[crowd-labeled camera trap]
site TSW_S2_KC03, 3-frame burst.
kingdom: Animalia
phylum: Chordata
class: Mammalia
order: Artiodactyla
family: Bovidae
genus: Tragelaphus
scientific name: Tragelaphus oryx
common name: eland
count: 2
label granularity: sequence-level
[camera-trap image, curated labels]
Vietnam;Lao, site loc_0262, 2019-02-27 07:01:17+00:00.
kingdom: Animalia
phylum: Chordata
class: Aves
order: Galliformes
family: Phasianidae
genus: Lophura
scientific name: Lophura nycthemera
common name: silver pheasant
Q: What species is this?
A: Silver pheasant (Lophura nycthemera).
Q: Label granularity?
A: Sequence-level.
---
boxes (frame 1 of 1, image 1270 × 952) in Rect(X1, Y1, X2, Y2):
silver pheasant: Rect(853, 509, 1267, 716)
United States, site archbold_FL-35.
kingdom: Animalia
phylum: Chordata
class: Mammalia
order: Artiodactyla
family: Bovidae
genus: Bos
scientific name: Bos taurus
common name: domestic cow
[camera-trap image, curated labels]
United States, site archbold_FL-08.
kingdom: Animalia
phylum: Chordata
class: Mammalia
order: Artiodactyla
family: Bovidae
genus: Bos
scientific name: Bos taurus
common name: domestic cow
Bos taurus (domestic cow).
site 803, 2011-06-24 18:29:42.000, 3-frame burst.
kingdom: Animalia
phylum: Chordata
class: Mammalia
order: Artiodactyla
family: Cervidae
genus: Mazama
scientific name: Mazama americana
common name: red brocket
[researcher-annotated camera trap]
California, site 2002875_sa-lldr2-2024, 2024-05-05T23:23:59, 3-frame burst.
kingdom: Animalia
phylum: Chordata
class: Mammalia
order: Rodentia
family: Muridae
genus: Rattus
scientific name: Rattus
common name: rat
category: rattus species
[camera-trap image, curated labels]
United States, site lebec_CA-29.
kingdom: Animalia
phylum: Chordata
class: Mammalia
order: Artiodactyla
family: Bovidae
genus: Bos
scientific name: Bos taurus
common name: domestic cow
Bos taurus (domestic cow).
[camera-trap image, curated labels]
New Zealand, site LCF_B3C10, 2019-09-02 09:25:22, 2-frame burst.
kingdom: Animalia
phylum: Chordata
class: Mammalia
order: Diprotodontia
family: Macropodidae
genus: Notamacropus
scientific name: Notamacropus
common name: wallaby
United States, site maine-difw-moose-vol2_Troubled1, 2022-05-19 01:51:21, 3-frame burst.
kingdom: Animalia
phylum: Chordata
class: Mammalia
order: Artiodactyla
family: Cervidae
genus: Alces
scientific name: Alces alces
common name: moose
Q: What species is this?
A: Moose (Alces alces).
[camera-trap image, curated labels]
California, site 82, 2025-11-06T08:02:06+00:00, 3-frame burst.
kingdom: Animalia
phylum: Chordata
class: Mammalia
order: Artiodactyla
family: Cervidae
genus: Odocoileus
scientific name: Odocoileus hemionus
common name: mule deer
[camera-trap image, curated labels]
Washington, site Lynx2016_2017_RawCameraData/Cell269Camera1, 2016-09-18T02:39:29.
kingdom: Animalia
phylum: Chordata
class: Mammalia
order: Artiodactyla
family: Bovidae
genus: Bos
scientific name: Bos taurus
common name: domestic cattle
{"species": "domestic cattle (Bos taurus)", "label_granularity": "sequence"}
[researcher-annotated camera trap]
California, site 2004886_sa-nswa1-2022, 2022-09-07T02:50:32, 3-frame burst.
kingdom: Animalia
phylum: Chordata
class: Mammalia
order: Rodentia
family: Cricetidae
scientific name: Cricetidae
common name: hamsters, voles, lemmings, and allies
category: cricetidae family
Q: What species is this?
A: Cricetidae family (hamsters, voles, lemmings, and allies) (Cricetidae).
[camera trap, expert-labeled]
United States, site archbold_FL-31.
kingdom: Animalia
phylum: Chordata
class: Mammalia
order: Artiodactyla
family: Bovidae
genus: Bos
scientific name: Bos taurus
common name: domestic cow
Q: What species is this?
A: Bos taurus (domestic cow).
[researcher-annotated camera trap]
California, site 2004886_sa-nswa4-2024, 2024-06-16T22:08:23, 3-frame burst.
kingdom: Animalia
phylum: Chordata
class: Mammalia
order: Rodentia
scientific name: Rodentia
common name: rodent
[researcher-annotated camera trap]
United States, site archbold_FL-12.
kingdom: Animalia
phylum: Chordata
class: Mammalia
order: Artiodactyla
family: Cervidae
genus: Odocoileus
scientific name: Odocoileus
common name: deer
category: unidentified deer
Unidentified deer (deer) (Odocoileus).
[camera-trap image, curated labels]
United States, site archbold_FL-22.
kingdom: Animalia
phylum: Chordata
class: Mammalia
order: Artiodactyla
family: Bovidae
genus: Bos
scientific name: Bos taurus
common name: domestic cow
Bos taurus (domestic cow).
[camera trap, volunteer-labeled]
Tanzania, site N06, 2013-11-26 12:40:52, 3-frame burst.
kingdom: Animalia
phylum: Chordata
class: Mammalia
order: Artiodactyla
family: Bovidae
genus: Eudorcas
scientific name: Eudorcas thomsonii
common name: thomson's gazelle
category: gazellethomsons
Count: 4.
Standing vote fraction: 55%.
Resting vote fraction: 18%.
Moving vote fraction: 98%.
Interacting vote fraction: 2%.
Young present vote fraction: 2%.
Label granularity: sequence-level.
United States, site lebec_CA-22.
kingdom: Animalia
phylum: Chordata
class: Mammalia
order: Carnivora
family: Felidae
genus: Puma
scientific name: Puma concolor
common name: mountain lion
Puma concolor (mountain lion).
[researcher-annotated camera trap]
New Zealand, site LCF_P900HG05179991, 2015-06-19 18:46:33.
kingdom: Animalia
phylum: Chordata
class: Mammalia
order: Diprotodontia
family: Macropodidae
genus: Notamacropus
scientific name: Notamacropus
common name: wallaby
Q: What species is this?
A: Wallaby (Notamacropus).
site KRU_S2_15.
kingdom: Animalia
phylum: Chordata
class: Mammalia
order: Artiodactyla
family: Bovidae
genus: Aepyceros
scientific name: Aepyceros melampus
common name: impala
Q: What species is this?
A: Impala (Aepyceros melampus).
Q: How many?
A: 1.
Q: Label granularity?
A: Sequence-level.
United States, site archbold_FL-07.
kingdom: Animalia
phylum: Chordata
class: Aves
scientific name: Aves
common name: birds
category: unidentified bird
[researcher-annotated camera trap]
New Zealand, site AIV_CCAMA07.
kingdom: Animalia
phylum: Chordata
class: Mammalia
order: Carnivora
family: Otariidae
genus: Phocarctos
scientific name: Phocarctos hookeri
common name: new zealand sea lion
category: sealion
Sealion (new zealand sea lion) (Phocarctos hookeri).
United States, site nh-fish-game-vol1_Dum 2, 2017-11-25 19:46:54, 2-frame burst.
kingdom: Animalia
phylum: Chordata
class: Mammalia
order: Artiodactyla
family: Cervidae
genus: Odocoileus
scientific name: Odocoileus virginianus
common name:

····················

Exercise ::
Return the listing. Match it exactly.

Task result ::
[crowd-labeled camera trap]
site TSW_S2_KC03, 3-frame burst.
kingdom: Animalia
phylum: Chordata
class: Mammalia
order: Artiodactyla
family: Bovidae
genus: Tragelaphus
scientific name: Tragelaphus oryx
common name: eland
count: 2
label granularity: sequence-level
[camera-trap image, curated labels]
Vietnam;Lao, site loc_0262, 2019-02-27 07:01:17+00:00.
kingdom: Animalia
phylum: Chordata
class: Aves
order: Galliformes
family: Phasianidae
genus: Lophura
scientific name: Lophura nycthemera
common name: silver pheasant
Q: What species is this?
A: Silver pheasant (Lophura nycthemera).
Q: Label granularity?
A: Sequence-level.
---
boxes (frame 1 of 1, image 1270 × 952) in Rect(X1, Y1, X2, Y2):
silver pheasant: Rect(853, 509, 1267, 716)
United States, site archbold_FL-35.
kingdom: Animalia
phylum: Chordata
class: Mammalia
order: Artiodactyla
family: Bovidae
genus: Bos
scientific name: Bos taurus
common name: domestic cow
[camera-trap image, curated labels]
United States, site archbold_FL-08.
kingdom: Animalia
phylum: Chordata
class: Mammalia
order: Artiodactyla
family: Bovidae
genus: Bos
scientific name: Bos taurus
common name: domestic cow
Bos taurus (domestic cow).
site 803, 2011-06-24 18:29:42.000, 3-frame burst.
kingdom: Animalia
phylum: Chordata
class: Mammalia
order: Artiodactyla
family: Cervidae
genus: Mazama
scientific name: Mazama americana
common name: red brocket
[researcher-annotated camera trap]
California, site 2002875_sa-lldr2-2024, 2024-05-05T23:23:59, 3-frame burst.
kingdom: Animalia
phylum: Chordata
class: Mammalia
order: Rodentia
family: Muridae
genus: Rattus
scientific name: Rattus
common name: rat
category: rattus species
[camera-trap image, curated labels]
United States, site lebec_CA-29.
kingdom: Animalia
phylum: Chordata
class: Mammalia
order: Artiodactyla
family: Bovidae
genus: Bos
scientific name: Bos taurus
common name: domestic cow
Bos taurus (domestic cow).
[camera-trap image, curated labels]
New Zealand, site LCF_B3C10, 2019-09-02 09:25:22, 2-frame burst.
kingdom: Animalia
phylum: Chordata
class: Mammalia
order: Diprotodontia
family: Macropodidae
genus: Notamacropus
scientific name: Notamacropus
common name: wallaby
United States, site maine-difw-moose-vol2_Troubled1, 2022-05-19 01:51:21, 3-frame burst.
kingdom: Animalia
phylum: Chordata
class: Mammalia
order: Artiodactyla
family: Cervidae
genus: Alces
scientific name: Alces alces
common name: moose
Q: What species is this?
A: Moose (Alces alces).
[camera-trap image, curated labels]
California, site 82, 2025-11-06T08:02:06+00:00, 3-frame burst.
kingdom: Animalia
phylum: Chordata
class: Mammalia
order: Artiodactyla
family: Cervidae
genus: Odocoileus
scientific name: Odocoileus hemionus
common name: mule deer
[camera-trap image, curated labels]
Washington, site Lynx2016_2017_RawCameraData/Cell269Camera1, 2016-09-18T02:39:29.
kingdom: Animalia
phylum: Chordata
class: Mammalia
order: Artiodactyla
family: Bovidae
genus: Bos
scientific name: Bos taurus
common name: domestic cattle
{"species": "domestic cattle (Bos taurus)", "label_granularity": "sequence"}
[researcher-annotated camera trap]
California, site 2004886_sa-nswa1-2022, 2022-09-07T02:50:32, 3-frame burst.
kingdom: Animalia
phylum: Chordata
class: Mammalia
order: Rodentia
family: Cricetidae
scientific name: Cricetidae
common name: hamsters, voles, lemmings, and allies
category: cricetidae family
Q: What species is this?
A: Cricetidae family (hamsters, voles, lemmings, and allies) (Cricetidae).
[camera trap, expert-labeled]
United States, site archbold_FL-31.
kingdom: Animalia
phylum: Chordata
class: Mammalia
order: Artiodactyla
family: Bovidae
genus: Bos
scientific name: Bos taurus
common name: domestic cow
Q: What species is this?
A: Bos taurus (domestic cow).
[researcher-annotated camera trap]
California, site 2004886_sa-nswa4-2024, 2024-06-16T22:08:23, 3-frame burst.
kingdom: Animalia
phylum: Chordata
class: Mammalia
order: Rodentia
scientific name: Rodentia
common name: rodent
[researcher-annotated camera trap]
United States, site archbold_FL-12.
kingdom: Animalia
phylum: Chordata
class: Mammalia
order: Artiodactyla
family: Cervidae
genus: Odocoileus
scientific name: Odocoileus
common name: deer
category: unidentified deer
Unidentified deer (deer) (Odocoileus).
[camera-trap image, curated labels]
United States, site archbold_FL-22.
kingdom: Animalia
phylum: Chordata
class: Mammalia
order: Artiodactyla
family: Bovidae
genus: Bos
scientific name: Bos taurus
common name: domestic cow
Bos taurus (domestic cow).
[camera trap, volunteer-labeled]
Tanzania, site N06, 2013-11-26 12:40:52, 3-frame burst.
kingdom: Animalia
phylum: Chordata
class: Mammalia
order: Artiodactyla
family: Bovidae
genus: Eudorcas
scientific name: Eudorcas thomsonii
common name: thomson's gazelle
category: gazellethomsons
Count: 4.
Standing vote fraction: 55%.
Resting vote fraction: 18%.
Moving vote fraction: 98%.
Interacting vote fraction: 2%.
Young present vote fraction: 2%.
Label granularity: sequence-level.
United States, site lebec_CA-22.
kingdom: Animalia
phylum: Chordata
class: Mammalia
order: Carnivora
family: Felidae
genus: Puma
scientific name: Puma concolor
common name: mountain lion
Puma concolor (mountain lion).
[researcher-annotated camera trap]
New Zealand, site LCF_P900HG05179991, 2015-06-19 18:46:33.
kingdom: Animalia
phylum: Chordata
class: Mammalia
order: Diprotodontia
family: Macropodidae
genus: Notamacropus
scientific name: Notamacropus
common name: wallaby
Q: What species is this?
A: Wallaby (Notamacropus).
site KRU_S2_15.
kingdom: Animalia
phylum: Chordata
class: Mammalia
order: Artiodactyla
family: Bovidae
genus: Aepyceros
scientific name: Aepyceros melampus
common name: impala
Q: What species is this?
A: Impala (Aepyceros melampus).
Q: How many?
A: 1.
Q: Label granularity?
A: Sequence-level.
United States, site archbold_FL-07.
kingdom: Animalia
phylum: Chordata
class: Aves
scientific name: Aves
common name: birds
category: unidentified bird
[researcher-annotated camera trap]
New Zealand, site AIV_CCAMA07.
kingdom: Animalia
phylum: Chordata
class: Mammalia
order: Carnivora
family: Otariidae
genus: Phocarctos
scientific name: Phocarctos hookeri
common name: new zealand sea lion
category: sealion
Sealion (new zealand sea lion) (Phocarctos hookeri).
United States, site nh-fish-game-vol1_Dum 2, 2017-11-25 19:46:54, 2-frame burst.
kingdom: Animalia
phylum: Chordata
class: Mammalia
order: Artiodactyla
family: Cervidae
genus: Odocoileus
scientific name: Odocoileus virginianus
common name:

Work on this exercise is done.